As he looked at all these men, chattering, laughing, grouped together here and there where some one was telling an entertaining story, he saw the smiling aspect of Fleet Street, the siren, luring the adventurous stranger to her, with laughter and opulent promise. To-morrow they would all begin their nervous work again, struggling to secure a firm foothold in the niches of the Street, when a false move, a mistake, would bring disaster with it; but they thought nothing of to-morrow; they lived in a life of to-days....

He saw Tommy Pride come into the Club. Two years had left their mark on Tommy's face. New reporters had appeared in the Street, and somehow Tommy found himself marking time, while the army of younger men pressed forward and passed him. He could not complain; he felt that if he asserted himself, Rivers or Neckinger would tell him bluntly that they were cutting down the staff—the dreadful, unanswerable excuse for dismissal. He knew that his mind was less supple than it was years ago; the stress and the bitterness of competition was sterner now than in those days when they posted assignments overnight. So, too, his pen went more slowly, finding each day increasing the difficulty of grappling with new methods. Tommy Pride had lived in To-day, and now To-morrow was upon him.

"Stopping for the declaration of the poll, Pride?" asked Humphrey.

"Not me," said Tommy, picking a bundle of letters from his pigeon-hole. "I've had a late turn to-night and the missis will be sitting up."

"Well, what about a drink?"

Tommy shrugged his shoulders wearily. "Oh—a whisky and soda," he said. "What a row these fellows are making." Willoughby attacked him with a voting paper, and Humphrey noticed how Pride's hand—the hand that had written millions of words—trembled as he made crosses against the names. It was as if each finger were attached to thin wires; it reminded Humphrey of those toy tortoises from Japan, that danced and shook in a little glass case. And he thought: "Will my hand be like that one day?"

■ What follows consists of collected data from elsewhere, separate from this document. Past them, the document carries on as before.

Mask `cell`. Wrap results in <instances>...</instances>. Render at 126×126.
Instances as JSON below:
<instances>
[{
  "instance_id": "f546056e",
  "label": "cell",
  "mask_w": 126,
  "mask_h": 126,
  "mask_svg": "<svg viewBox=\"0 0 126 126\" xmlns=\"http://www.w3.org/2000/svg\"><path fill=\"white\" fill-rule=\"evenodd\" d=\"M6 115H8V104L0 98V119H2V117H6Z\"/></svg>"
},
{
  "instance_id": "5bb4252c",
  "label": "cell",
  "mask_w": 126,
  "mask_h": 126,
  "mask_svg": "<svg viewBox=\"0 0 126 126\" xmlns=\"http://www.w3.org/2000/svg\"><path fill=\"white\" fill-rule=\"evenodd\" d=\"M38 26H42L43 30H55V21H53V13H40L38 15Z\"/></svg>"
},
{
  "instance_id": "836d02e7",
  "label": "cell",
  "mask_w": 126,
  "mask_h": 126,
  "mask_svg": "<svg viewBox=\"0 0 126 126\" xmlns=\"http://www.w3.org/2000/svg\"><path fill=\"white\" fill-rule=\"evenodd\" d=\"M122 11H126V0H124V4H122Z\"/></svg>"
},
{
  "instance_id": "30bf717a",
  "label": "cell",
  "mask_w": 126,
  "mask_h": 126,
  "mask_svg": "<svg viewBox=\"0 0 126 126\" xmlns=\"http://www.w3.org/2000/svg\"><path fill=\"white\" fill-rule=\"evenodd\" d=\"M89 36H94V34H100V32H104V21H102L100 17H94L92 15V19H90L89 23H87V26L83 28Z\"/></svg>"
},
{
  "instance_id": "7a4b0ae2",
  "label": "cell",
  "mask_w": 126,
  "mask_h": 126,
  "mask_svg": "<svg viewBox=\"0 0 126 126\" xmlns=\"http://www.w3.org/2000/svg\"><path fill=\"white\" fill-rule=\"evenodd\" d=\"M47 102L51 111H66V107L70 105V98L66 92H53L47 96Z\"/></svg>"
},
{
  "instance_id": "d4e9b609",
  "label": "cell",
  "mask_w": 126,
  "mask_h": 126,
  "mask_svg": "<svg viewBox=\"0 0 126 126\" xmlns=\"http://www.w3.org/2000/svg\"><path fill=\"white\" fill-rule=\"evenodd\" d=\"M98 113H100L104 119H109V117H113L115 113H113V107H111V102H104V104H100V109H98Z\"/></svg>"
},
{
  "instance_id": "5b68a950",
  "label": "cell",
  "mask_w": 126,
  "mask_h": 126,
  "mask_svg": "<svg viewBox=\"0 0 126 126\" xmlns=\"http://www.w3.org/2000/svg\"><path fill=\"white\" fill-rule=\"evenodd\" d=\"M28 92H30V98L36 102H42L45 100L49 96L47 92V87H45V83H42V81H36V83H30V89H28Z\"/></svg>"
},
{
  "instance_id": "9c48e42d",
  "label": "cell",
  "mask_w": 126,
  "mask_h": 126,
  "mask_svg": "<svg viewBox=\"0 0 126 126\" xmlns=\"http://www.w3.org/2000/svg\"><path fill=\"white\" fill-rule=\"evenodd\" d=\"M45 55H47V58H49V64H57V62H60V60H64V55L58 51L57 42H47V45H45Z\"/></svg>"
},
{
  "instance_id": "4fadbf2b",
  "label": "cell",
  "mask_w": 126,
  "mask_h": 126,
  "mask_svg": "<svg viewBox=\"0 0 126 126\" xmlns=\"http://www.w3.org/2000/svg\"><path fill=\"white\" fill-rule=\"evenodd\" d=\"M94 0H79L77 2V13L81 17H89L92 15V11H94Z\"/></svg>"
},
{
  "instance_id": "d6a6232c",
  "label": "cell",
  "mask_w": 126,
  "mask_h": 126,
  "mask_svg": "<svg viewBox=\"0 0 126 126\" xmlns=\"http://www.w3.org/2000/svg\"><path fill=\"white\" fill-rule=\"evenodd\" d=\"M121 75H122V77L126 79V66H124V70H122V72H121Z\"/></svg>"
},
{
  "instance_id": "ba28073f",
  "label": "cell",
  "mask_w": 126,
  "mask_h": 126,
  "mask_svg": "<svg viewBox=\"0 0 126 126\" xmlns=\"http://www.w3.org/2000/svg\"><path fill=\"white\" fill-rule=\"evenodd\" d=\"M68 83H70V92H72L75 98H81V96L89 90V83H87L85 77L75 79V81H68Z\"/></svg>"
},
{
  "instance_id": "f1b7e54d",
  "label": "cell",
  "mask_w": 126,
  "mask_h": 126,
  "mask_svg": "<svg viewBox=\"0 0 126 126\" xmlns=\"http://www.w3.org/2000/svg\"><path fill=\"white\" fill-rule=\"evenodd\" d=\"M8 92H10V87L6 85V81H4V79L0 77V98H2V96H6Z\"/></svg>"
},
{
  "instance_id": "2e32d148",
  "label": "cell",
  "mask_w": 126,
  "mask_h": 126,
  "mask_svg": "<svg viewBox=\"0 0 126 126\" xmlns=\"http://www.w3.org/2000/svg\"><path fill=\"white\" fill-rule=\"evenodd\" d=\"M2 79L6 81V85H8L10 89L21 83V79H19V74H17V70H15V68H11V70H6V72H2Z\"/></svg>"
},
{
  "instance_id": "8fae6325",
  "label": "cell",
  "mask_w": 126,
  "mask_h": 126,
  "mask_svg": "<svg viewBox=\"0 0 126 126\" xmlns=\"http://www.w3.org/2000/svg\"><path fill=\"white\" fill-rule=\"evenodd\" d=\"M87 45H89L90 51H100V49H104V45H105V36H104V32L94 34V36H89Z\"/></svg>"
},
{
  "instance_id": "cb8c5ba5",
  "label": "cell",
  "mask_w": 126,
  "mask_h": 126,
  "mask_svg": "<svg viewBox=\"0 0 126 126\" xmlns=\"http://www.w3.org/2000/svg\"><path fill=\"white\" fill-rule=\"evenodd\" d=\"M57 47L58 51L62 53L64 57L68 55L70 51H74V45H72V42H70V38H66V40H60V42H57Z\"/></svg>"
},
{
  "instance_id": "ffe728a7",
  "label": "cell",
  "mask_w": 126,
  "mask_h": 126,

The torrent of talk flowed all round him; gusts of boisterous laughter marked the close of a funny story. In all the stories there was a note of egotism. He saw, suddenly, why these men were not as other men. They were profound egotists, they lived each day by the assertion of their own individuality. The stronger the individuality of the man, the greater his chance of success. And these men, he saw, though they all worked in a common school, were absolutely different from one another. They were different, even, in breeding: there were men whose voice and pose could only have been acquired at one of the 'Varsities; there were men who lacked the refinements of speech; keen, eager men, and men whose eyes had lost their lustre, who seemed weary with work; mere boys, self-assertive and confident with the wisdom of men of the world, and older men with grey heads and bald heads.

They surged about him, and came and went, in twos and threes, some of them departing to their homes in the suburbs, north and south, whither trains ran into the early hours of the morning.

Humphrey had been long enough in Fleet Street to know them all: if you could have taken the personalities of these men and blended them together, the composite result would have closely resembled the personality of Tommy Pride—who was now drinking his second glass of whisky. They were men of tremendously active brains—not one of them but had an idea for a new paper that was worth a fortune if only the capital could be procured—and all of them longed intensely for that cottage in the country after the storm and stress of Fleet Street; they could not talk seriously without being cynical, for though they saw the real side of life, the pompous make-believe of the rest left them without any illusions.

"Better wait for the result now," Humphrey said to Tommy. "It'll be out in a few minutes."